- _EXCERPT PROVIDED_
[Start of Attachment]

LinuxLists.cc - [PATCH] mtd: nand: pxa3xx-nand: fix random command timeouts

2015-08-12 16:26:27

Subject: [PATCH] mtd: nand: pxa3xx-nand: fix random command timeouts

When 2 commands are submitted in a row, and the second is very quick,
the completion of the second command might never come. This happens
especially if the second command is quick, such as a status read after
an erase.

The issue is that in the interrupt handler, the status bits are cleared
after the new command is issued. There is a small temporal window where
this happens :
- the previous command has set the command done bit
- the ready for a command bit is set
- the handler submits the next command
- just then, the command completes, and the command done bit is still
set
- the handler clears the "previous" command done bit
- the handler exits

In this flow, the "command done" of the next command will never trigger
a new interrupt to finish the status command, as it was cleared for both
commands.

Fix this by clearing the status bit before submitting a new command.

Signed-off-by: Robert Jarzmik <[email protected]>
---
drivers/mtd/nand/pxa3xx_nand.c | 6 +++---
1 file changed, 3 insertions(+), 3 deletions(-)

diff --git a/drivers/mtd/nand/pxa3xx_nand.c b/drivers/mtd/nand/pxa3xx_nand.c
index b0737aec7caf..718097414b9c 100644
--- a/drivers/mtd/nand/pxa3xx_nand.c
+++ b/drivers/mtd/nand/pxa3xx_nand.c
@@ -687,8 +687,10 @@ static irqreturn_t pxa3xx_nand_irq(int irq, void *devid)

[End of Attachment]

- _PROBLEM 1_
Reproduce, word for word, the part of the patch message that opens with the words containing "In this flow, the" and closes with "insertions(+), 3 deletions(-)".
- _PROBLEM 2_
Switch "Sleeveless" to "Strapless" in the entries and write all of them out again with nothing else altered. Leave the pictures out of the answer.
The patch message and the entries come from separate, unrelated sources.

(Short text fragments taken from websites)
[Start of Attachment]

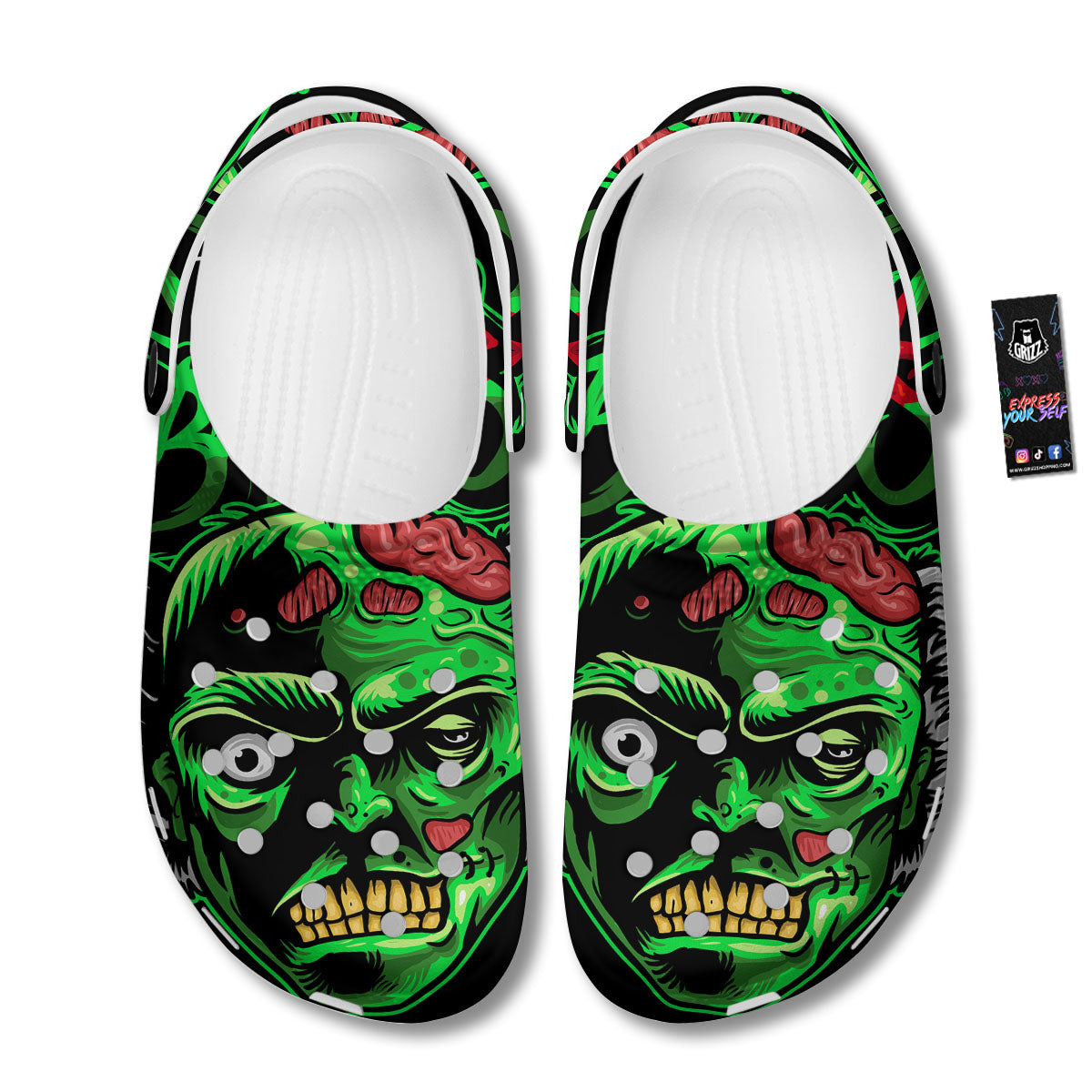 Zombie Brain Halloween Print Clog-grizzshop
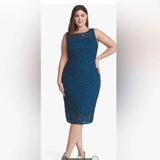 women White House Black Market Sleeveless Lace Sheath Teal Dress 14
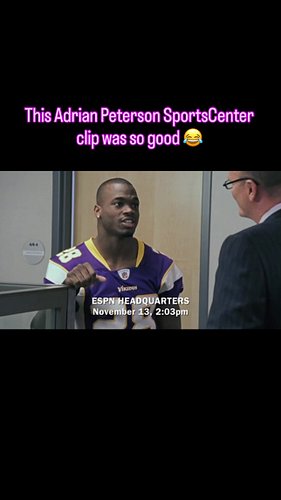 This Adrian Peterson clip SportsCenter released back in the day was peak comedy 😂😂😂

#minnesotavikings #mnvikings #skol #nfl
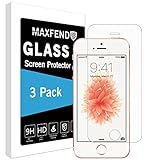 [1 PACK] Apple iPhone 5 / iPhone 5S / iPhone SE [Tempered Glass] Screen Protector, MAXFEND [Anti-Scratch] [Anti-Fingerprint] [Bubble Free] with Lifetime Replacement Warranty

[End of Attachment]

- _ANSWER AREA 1_
In this flow, the "command done" of the next command will never trigger
a new interrupt to finish the status command, as it was cleared for both
commands.

Fix this by clearing the status bit before submitting a new command.

Signed-off-by: Robert Jarzmik <[email protected]>
---
drivers/mtd/nand/pxa3xx_nand.c | 6 +++---
1 file changed, 3 insertions(+), 3 deletions(-)

- _ANSWER AREA 2_
 Zombie Brain Halloween Print Clog-grizzshop
 women White House Black Market Strapless Lace Sheath Teal Dress 14
 This Adrian Peterson clip SportsCenter released back in the day was peak comedy 😂😂😂

#minnesotavikings #mnvikings #skol #nfl
 [1 PACK] Apple iPhone 5 / iPhone 5S / iPhone SE [Tempered Glass] Screen Protector, MAXFEND [Anti-Scratch] [Anti-Fingerprint] [Bubble Free] with Lifetime Replacement Warranty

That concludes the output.